The results of the international cooperative effort were recently presented in the journal Current Biology. Experts in geology, ancient DNA and genetic evolution collaborated to compare present-day and ancient threespine sticklebacks.

Foote teamed up with professor and geneticist Tom Gilbert from the University of Copenhagen. They had access to a state-of-the-art laboratory for the study of ancient DNA and used newly developed methods to sequence the genomes of the 12 000-year-old sticklebacks.

"Research on threespine sticklebacks over the last 20 years has provided key insights into the genetic basis of parallel adaptation. We've found that adaptation can proceed via newly arising mutations, but often involves reusing an already existing genetic variation that spreads among populations," says Dr. Felicity Jones at the Max Planck Society's Friedrich Miescher Laboratory in Tübingen, Germany.

Populations are groups of animals of the same species that are geographically more or less separated from other groups of the same species.

"It's really striking that we could detect variants known to be adaptive to freshwater in one single marine colonizer by overcoming all the challenges related to sequencing ancient DNA. This conclusively demonstrates that freshwater-adaptive genetic variants were present in the stickleback populations that colonized freshwater lakes from the sea thousands of years ago," says doctoral student and lead author Melanie Kirch, who is also from the Friedrich Miescher laboratory.

This proves that gene variants that enable sticklebacks to live in freshwater already existed in stickleback populations in the ocean several thousand years ago. These marine fish could thus colonize the freshwater lakes that arose.

But Kirch also points out that the results show that parallel evolution has some limitations. "Even when the colonizing ancestor carried genetic variants known to be adaptive in freshwater, these variants aren't always present in the contemporary population. This tells us that even beneficial freshwater-adaptive variants can be lost during the evolutionary process of adaptation, likely by random chance - a process known as 'genetic drift,'" she says.

This ancient DNA has provided a window into the past and has enabled researchers to study the genetic makeup of the ancestors of today's fish. Researchers can thus track adaptations that have taken place over several thousand years that also help them understand more of the evolutionary process.

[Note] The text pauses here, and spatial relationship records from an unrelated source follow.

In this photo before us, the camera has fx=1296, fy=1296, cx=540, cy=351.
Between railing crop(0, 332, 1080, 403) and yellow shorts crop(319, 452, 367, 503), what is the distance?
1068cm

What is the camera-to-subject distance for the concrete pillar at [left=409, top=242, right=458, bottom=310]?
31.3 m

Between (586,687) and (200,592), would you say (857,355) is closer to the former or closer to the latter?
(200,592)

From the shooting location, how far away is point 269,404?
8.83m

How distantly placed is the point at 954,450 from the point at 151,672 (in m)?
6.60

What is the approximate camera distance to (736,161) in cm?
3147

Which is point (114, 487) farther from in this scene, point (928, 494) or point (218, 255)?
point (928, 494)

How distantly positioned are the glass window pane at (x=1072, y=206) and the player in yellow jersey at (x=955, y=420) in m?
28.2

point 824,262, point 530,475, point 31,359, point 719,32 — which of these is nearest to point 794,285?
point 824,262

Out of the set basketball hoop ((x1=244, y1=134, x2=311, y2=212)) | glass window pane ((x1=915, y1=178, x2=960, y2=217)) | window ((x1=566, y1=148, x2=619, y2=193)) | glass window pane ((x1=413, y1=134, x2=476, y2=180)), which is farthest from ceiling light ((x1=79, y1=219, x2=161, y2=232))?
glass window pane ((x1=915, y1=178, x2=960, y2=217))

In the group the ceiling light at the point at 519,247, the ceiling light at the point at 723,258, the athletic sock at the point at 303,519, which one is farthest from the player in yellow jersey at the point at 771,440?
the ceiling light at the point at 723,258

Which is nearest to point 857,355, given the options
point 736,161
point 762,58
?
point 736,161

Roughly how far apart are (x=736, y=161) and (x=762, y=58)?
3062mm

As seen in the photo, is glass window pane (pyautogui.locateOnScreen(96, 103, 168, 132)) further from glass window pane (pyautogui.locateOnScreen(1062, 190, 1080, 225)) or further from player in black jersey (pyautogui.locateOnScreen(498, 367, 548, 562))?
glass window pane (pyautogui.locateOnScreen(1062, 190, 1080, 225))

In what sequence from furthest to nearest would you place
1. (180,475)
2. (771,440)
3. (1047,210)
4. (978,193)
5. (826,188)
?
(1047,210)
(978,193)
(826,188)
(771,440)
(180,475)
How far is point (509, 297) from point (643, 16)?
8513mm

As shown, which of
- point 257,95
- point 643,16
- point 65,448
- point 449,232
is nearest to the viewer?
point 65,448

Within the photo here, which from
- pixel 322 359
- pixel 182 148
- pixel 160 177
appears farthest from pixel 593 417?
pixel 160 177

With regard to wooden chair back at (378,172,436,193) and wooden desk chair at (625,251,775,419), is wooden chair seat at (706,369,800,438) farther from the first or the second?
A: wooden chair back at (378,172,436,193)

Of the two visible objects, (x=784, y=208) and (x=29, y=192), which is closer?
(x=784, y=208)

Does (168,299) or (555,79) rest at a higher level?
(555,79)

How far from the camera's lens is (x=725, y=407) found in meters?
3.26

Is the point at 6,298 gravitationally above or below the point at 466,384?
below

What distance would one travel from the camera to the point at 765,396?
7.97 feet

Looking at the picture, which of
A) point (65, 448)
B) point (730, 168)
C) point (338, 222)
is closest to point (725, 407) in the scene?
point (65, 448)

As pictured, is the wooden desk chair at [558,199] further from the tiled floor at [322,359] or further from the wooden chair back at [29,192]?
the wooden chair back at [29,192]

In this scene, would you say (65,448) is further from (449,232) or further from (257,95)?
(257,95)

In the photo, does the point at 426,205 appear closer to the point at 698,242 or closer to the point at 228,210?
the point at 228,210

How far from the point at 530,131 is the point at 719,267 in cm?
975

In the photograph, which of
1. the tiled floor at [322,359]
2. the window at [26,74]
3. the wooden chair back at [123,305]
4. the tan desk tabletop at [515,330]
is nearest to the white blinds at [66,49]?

In this way, they can create better models and gain new insight into factors that affect the direction, speed and molecular basis behind evolution in nature.

The sticklebacks were found by Norwegian geologists who actually studied the land uplift that has taken place along the Norwegian coastline since the ice retreated from Scandinavia.

Geologists stumbled across the fish bones in several sediment samples taken from lakes along the coast. Sediments are materials that sink to the lake bottom over the years and are deposited in layers according to age, unless someone or something disturbs the order of the layers. In the more-or-less untouched lakes studied, the sediment layers show traces of the transition from a marine environment to a freshwater environment.

The fish bones washed out of the sediment samples were amazingly well preserved.

Carbon dating can help geologists reconstruct how sea levels have changed over time, but this time the technique was also useful in another way.

"The fish bones we washed out of the sediment samples were amazingly well preserved. We could immediately identify them as originating from threespine sticklebacks," says researcher Anders Romundset at the Norwegian Geological Survey.

They determined the age by carbon dating plant material that was found in the same layers as the bones. The analysis also showed that these particular fish had lived in brackish water, which indicates that the lake was close to becoming disconnected from the sea.

Since the bones were found in a transition period between marine and freshwater habitat, the genes showed both genetic variations associated with an adaptation to the sea, as well as some genes that clearly showed an adaptation to freshwater.